◆ Excerpt ◆
════════════════
For personal use only

9 June 2022

Dear Shareholders

GENERAL MEETING

Notice is hereby given that a General Meeting (Meeting) of Meeka Gold Limited will be held at Ground Floor, 16 Ord Street, West Perth, WA 6005 on Friday, 8 July 2022 at 10.00am (WST).

In accordance with the Treasury Laws Amendment (2021 Measures No. 1) Act 2021, the Company will not be sending hard copies of the Notice of Meeting to shareholders. The Notice of Meeting can be viewed and downloaded from https://meekagold.com.au. Alternatively, a complete copy of the meeting documents has been posted to the Company's ASX market announcements page. If you have elected to receive notices by email, a copy of the proxy form will be emailed to you. If you have not elected to receive notices by email, a copy of your proxy form will be posted to you, together with this Letter.
════════════════
◆ Given material ◆
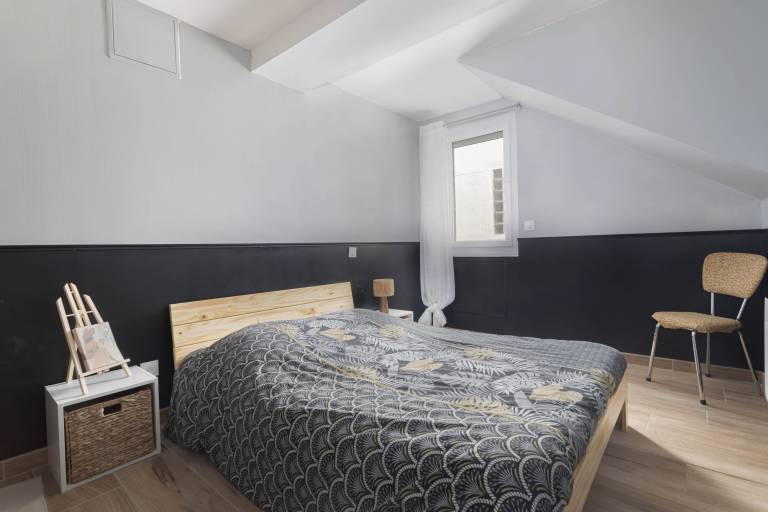 Le Carmen apartment in the heart of Saint-Hippolyte, 3 bedrooms, up to 6 guests — photo 5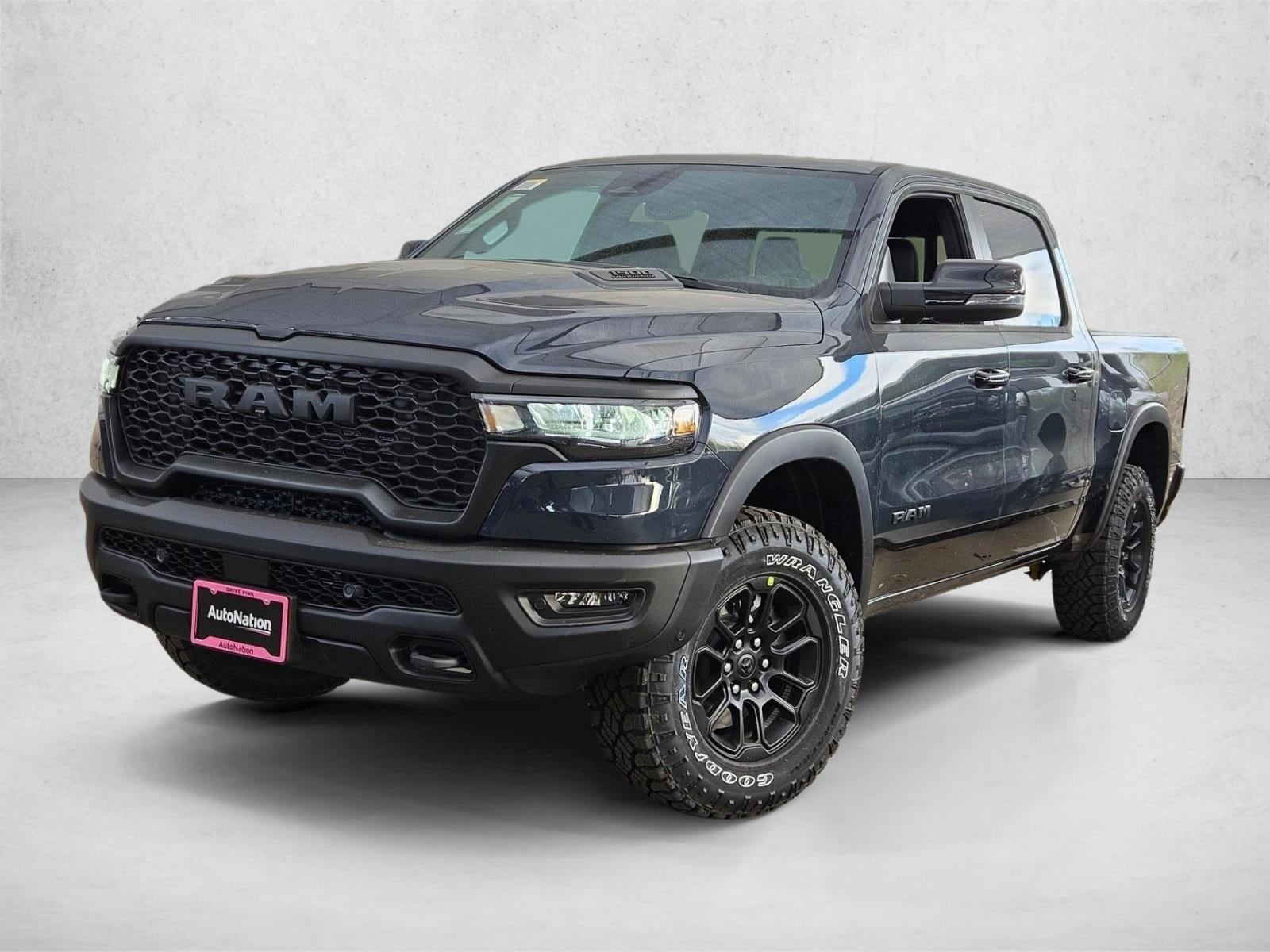 2026 RAM Ram 1500 Pickup Rebel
════════════════
◆ Tasks to complete ◆
a) Using the Meeka Gold meeting letter, explain in one to three sentences why shareholders will not receive hard copies of the Notice of Meeting.
b) Please pick up the Meeka Gold meeting letter after its final sentence and continue writing it.

◆ Task answers ◆
a) The Company is acting in accordance with the Treasury Laws Amendment (2021 Measures No. 1) Act 2021, so it will not send hard copies of the Notice of Meeting. Shareholders can instead view and download it from https://meekagold.com.au or find a complete copy of the meeting documents on the Company's ASX market announcements page.

b)
The Company will hold a physical meeting with the appropriate social gathering and physical distancing measures in place to comply with the Federal Government's and State Government's current restrictions on physical gatherings. However, in order to minimise the risk to shareholders and to the Company and its ongoing operations, Shareholders are encouraged to vote by proxy instead of attending the meeting.

How to submit your vote in advance of the AGM

Shareholders are encouraged to vote online at www.linkmarketservices.com.auor by returning the attached proxy form:

By fax:

+61 2 9287 0309

By post:

Meeka Gold Limited

C/-Link Market Services Limited

Locked Bag A14

Sydney South NSW 1235 Australia

Your proxy voting instruction must be received by 10.00am (WST) on 6 July 2022, being not less than 48 hours before the commencement of the Meeting. Any proxy voting instructions received after that time will not be valid for the Meeting.

The Meeting materials are important and should be read in their entirety. If you are in doubt as to the course of action you should follow, you should consult your financial adviser, lawyer, accountant or other professional adviser.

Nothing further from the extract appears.